What you have to do
Every record below should be repeated exactly, with the pictures left out.

Supplied material
########################################

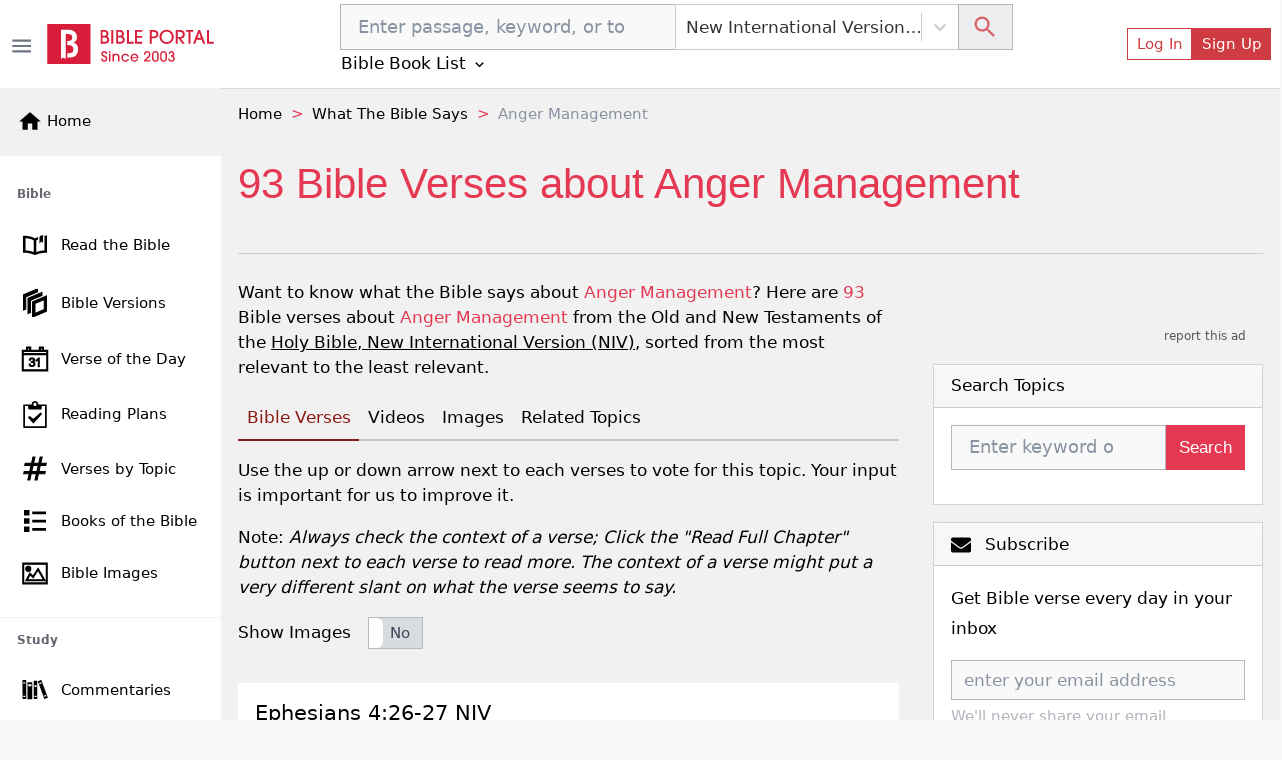

--- FILE ---
content_type: text/html; charset=utf-8
request_url: https://www.google.com/recaptcha/api2/aframe
body_size: 269
content:
<!DOCTYPE HTML><html><head><meta http-equiv="content-type" content="text/html; charset=UTF-8"></head><body><script nonce="Wo6FPG5eRTxAVTlZILHz0A">/** Anti-fraud and anti-abuse applications only. See google.com/recaptcha */ try{var clients={'sodar':'https://pagead2.googlesyndication.com/pagead/sodar?'};window.addEventListener("message",function(a){try{if(a.source===window.parent){var b=JSON.parse(a.data);var c=clients[b['id']];if(c){var d=document.createElement('img');d.src=c+b['params']+'&rc='+(localStorage.getItem("rc::a")?sessionStorage.getItem("rc::b"):"");window.document.body.appendChild(d);sessionStorage.setItem("rc::e",parseInt(sessionStorage.getItem("rc::e")||0)+1);localStorage.setItem("rc::h",'1769974541196');}}}catch(b){}});window.parent.postMessage("_grecaptcha_ready", "*");}catch(b){}</script></body></html>

--- FILE ---
content_type: application/javascript; charset=UTF-8
request_url: https://bibleportal.com/_next/static/chunks/7133.abb6b79f7bc19b7934b7.js
body_size: 591
content:
"use strict";(self.webpackChunk_N_E=self.webpackChunk_N_E||[]).push([[7133],{37133:function(r,e,t){t.r(e);var c=t(92809),n=t(67294),o=t(85893);function i(r,e){var t=Object.keys(r);if(Object.getOwnPropertySymbols){var c=Object.getOwnPropertySymbols(r);e&&(c=c.filter((function(e){return Object.getOwnPropertyDescriptor(r,e).enumerable}))),t.push.apply(t,c)}return t}function l(r){for(var e=1;e<arguments.length;e++){var t=null!=arguments[e]?arguments[e]:{};e%2?i(Object(t),!0).forEach((function(e){(0,c.Z)(r,e,t[e])})):Object.getOwnPropertyDescriptors?Object.defineProperties(r,Object.getOwnPropertyDescriptors(t)):i(Object(t)).forEach((function(e){Object.defineProperty(r,e,Object.getOwnPropertyDescriptor(t,e))}))}return r}var s=function(r){return(0,o.jsx)("svg",l(l({xmlns:"http://www.w3.org/2000/svg",viewBox:"0 0 512 512"},r),{},{children:(0,o.jsx)("path",{fill:"currentColor",d:"M422,99.775v248.172c-57.842,4.348-106.682,14.386-146,29.986V177.696\r c10.152-6.315,21.41-11.648,33.323-16.166v-42.394c-19.793,6.357-37.811,14.236-53.323,23.894\r c-50.446-31.404-127.301-44.056-206-46.457v289.334c67.575,2.062,133.791,11.682,183.096,34.24\r c14.525,6.646,31.268,6.654,45.793,0.008C328.194,397.591,394.417,387.97,462,385.907V94.573\r C449.25,94.774,433.441,96.898,422,99.775z M236,377.934c-39.318-15.601-88.158-25.639-146-29.986V138.869\r c47.504,3.985,105.514,13.64,146,38.827V377.934z M335.187,125.126c0,11.271,0,105.906,0,105.906l29.809-36.729l29.809,25.692\r V112.089c0-14.314,6.287-21.604,16.791-25.226c-22.095,3.286-46.345,8.911-59.009,12.946\r C343.608,102.67,335.187,111.345,335.187,125.126z"})}))};s.defaultProps={width:"1rem",height:"1rem",stroke:"currentColor",fill:"currentColor"},e.default=n.memo(s)}}]);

########################################

Response to this task
--- FILE ---
content_type: text/html; charset=utf-8
request_url: https://www.google.com/recaptcha/api2/aframe
body_size: 269
content:
<!DOCTYPE HTML><html><head><meta http-equiv="content-type" content="text/html; charset=UTF-8"></head><body><script nonce="Wo6FPG5eRTxAVTlZILHz0A">/** Anti-fraud and anti-abuse applications only. See google.com/recaptcha */ try{var clients={'sodar':'https://pagead2.googlesyndication.com/pagead/sodar?'};window.addEventListener("message",function(a){try{if(a.source===window.parent){var b=JSON.parse(a.data);var c=clients[b['id']];if(c){var d=document.createElement('img');d.src=c+b['params']+'&rc='+(localStorage.getItem("rc::a")?sessionStorage.getItem("rc::b"):"");window.document.body.appendChild(d);sessionStorage.setItem("rc::e",parseInt(sessionStorage.getItem("rc::e")||0)+1);localStorage.setItem("rc::h",'1769974541196');}}}catch(b){}});window.parent.postMessage("_grecaptcha_ready", "*");}catch(b){}</script></body></html>

--- FILE ---
content_type: application/javascript; charset=UTF-8
request_url: https://bibleportal.com/_next/static/chunks/7133.abb6b79f7bc19b7934b7.js
body_size: 591
content:
"use strict";(self.webpackChunk_N_E=self.webpackChunk_N_E||[]).push([[7133],{37133:function(r,e,t){t.r(e);var c=t(92809),n=t(67294),o=t(85893);function i(r,e){var t=Object.keys(r);if(Object.getOwnPropertySymbols){var c=Object.getOwnPropertySymbols(r);e&&(c=c.filter((function(e){return Object.getOwnPropertyDescriptor(r,e).enumerable}))),t.push.apply(t,c)}return t}function l(r){for(var e=1;e<arguments.length;e++){var t=null!=arguments[e]?arguments[e]:{};e%2?i(Object(t),!0).forEach((function(e){(0,c.Z)(r,e,t[e])})):Object.getOwnPropertyDescriptors?Object.defineProperties(r,Object.getOwnPropertyDescriptors(t)):i(Object(t)).forEach((function(e){Object.defineProperty(r,e,Object.getOwnPropertyDescriptor(t,e))}))}return r}var s=function(r){return(0,o.jsx)("svg",l(l({xmlns:"http://www.w3.org/2000/svg",viewBox:"0 0 512 512"},r),{},{children:(0,o.jsx)("path",{fill:"currentColor",d:"M422,99.775v248.172c-57.842,4.348-106.682,14.386-146,29.986V177.696\r c10.152-6.315,21.41-11.648,33.323-16.166v-42.394c-19.793,6.357-37.811,14.236-53.323,23.894\r c-50.446-31.404-127.301-44.056-206-46.457v289.334c67.575,2.062,133.791,11.682,183.096,34.24\r c14.525,6.646,31.268,6.654,45.793,0.008C328.194,397.591,394.417,387.97,462,385.907V94.573\r C449.25,94.774,433.441,96.898,422,99.775z M236,377.934c-39.318-15.601-88.158-25.639-146-29.986V138.869\r c47.504,3.985,105.514,13.64,146,38.827V377.934z M335.187,125.126c0,11.271,0,105.906,0,105.906l29.809-36.729l29.809,25.692\r V112.089c0-14.314,6.287-21.604,16.791-25.226c-22.095,3.286-46.345,8.911-59.009,12.946\r C343.608,102.67,335.187,111.345,335.187,125.126z"})}))};s.defaultProps={width:"1rem",height:"1rem",stroke:"currentColor",fill:"currentColor"},e.default=n.memo(s)}}]);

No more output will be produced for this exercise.